Artigo 860.ºIneficácia da novação

Pertence ao Código Civil (DL n.º 47344/66, de 25 de Novembro)

Resumo em linguagem claraGerado por IA · revisto contra texto oficial

Este artigo estabelece as situações em que a novação (substituição de uma obrigação por outra) perde efeito ou deixa de ser válida. A novação é um mecanismo legal que extingue uma obrigação anterior e a substitui por uma nova. Porém, o artigo identifica dois cenários críticos: primeiro, se a obrigação original já estava extinta ou vier a ser anulada, toda a novação fica sem efeito, como se nunca tivesse acontecido. Segundo, se a nova obrigação for anulada, a obrigação primitiva volta a existir — mas com uma importante ressalva: se a culpa da anulação for do credor, as garantias dadas por terceiros (como hipotecas ou penhores) não renascem automaticamente, a menos que esse terceiro já soubesse do defeito quando teve conhecimento da novação. Este artigo protege os intervenientes contra situações onde a novação se baseou em pressupostos inválidos.

Quando se aplica — exemplos práticos

Novação baseada em débito já prescrito

João deve 5.000 euros a Maria, mas a dívida prescreveu (passou mais de 20 anos). Maria consegue convencer João a assinar um novo contrato de empréstimo pelos mesmos 5.000 euros (novação). Descobrem depois que a obrigação original estava extinta. Pela lei, a novação não tem validade, pois estava baseada numa obrigação que já não existia.
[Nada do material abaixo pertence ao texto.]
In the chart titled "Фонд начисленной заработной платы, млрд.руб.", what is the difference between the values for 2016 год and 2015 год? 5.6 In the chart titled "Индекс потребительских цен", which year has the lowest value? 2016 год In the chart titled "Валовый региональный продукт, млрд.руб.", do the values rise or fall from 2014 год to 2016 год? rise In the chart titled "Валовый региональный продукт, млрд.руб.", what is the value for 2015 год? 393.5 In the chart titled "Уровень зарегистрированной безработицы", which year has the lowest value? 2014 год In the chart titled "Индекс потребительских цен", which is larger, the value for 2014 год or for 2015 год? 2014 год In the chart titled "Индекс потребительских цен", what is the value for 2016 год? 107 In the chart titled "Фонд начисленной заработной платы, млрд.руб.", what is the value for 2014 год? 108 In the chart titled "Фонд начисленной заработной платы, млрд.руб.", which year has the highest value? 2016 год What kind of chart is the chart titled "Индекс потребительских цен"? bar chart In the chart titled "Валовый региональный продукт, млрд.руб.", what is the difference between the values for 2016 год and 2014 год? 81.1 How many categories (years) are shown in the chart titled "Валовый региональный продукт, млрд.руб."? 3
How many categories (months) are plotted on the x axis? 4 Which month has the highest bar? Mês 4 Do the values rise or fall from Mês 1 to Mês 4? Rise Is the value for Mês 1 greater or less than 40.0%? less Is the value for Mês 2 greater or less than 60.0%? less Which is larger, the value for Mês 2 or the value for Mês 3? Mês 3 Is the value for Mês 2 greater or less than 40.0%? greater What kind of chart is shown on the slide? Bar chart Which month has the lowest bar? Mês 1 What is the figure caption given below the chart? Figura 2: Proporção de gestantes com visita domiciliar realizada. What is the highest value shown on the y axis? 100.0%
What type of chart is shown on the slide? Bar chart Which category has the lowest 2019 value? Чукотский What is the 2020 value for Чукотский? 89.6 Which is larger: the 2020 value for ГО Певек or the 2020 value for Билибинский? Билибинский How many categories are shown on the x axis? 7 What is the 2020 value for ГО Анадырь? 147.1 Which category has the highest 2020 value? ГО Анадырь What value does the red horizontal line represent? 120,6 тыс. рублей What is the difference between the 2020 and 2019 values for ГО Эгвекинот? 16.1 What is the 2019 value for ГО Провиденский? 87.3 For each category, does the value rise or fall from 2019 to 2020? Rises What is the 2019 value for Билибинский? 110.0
Anulação da nova obrigação por culpa do credor

Pedro deve 3.000 euros a Carlos. Combinam trocar por um novo empréstimo com diferentes condições (novação). Carlos, deliberadamente, inclui cláusulas ilegais no novo contrato. Quando anulam este, a dívida original ressurge. Porém, a garantia que o irmão de Pedro havia dado fica sem efeito, porque a culpa foi de Carlos.

Anulação da nova obrigação com terceiro inocente

Ana substitui uma dívida de 8.000 euros por um novo contrato, tendo sua mãe garantido com penhor. Depois descobrem um vício oculto na nova obrigação. A dívida original volta a valer, e a garantia da mãe renascer, porque ela não conhecia o defeito quando aceitou garantir.

Texto oficial

Ver no PGDL ↗
1. Se a primeira obrigação estava extinta ao tempo em que a segunda foi contraída, ou vier a ser declarada nula ou anulada, fica a novação sem efeito. 2. Se for declarada nula ou anulada a nova obrigação, subsiste a obrigação primitiva; mas, sendo a nulidade ou anulação imputável ao credor, não renascem as garantias prestadas por terceiro, salvo se este, na data em que teve notícia da novação, conhecia o vício da nova obrigação.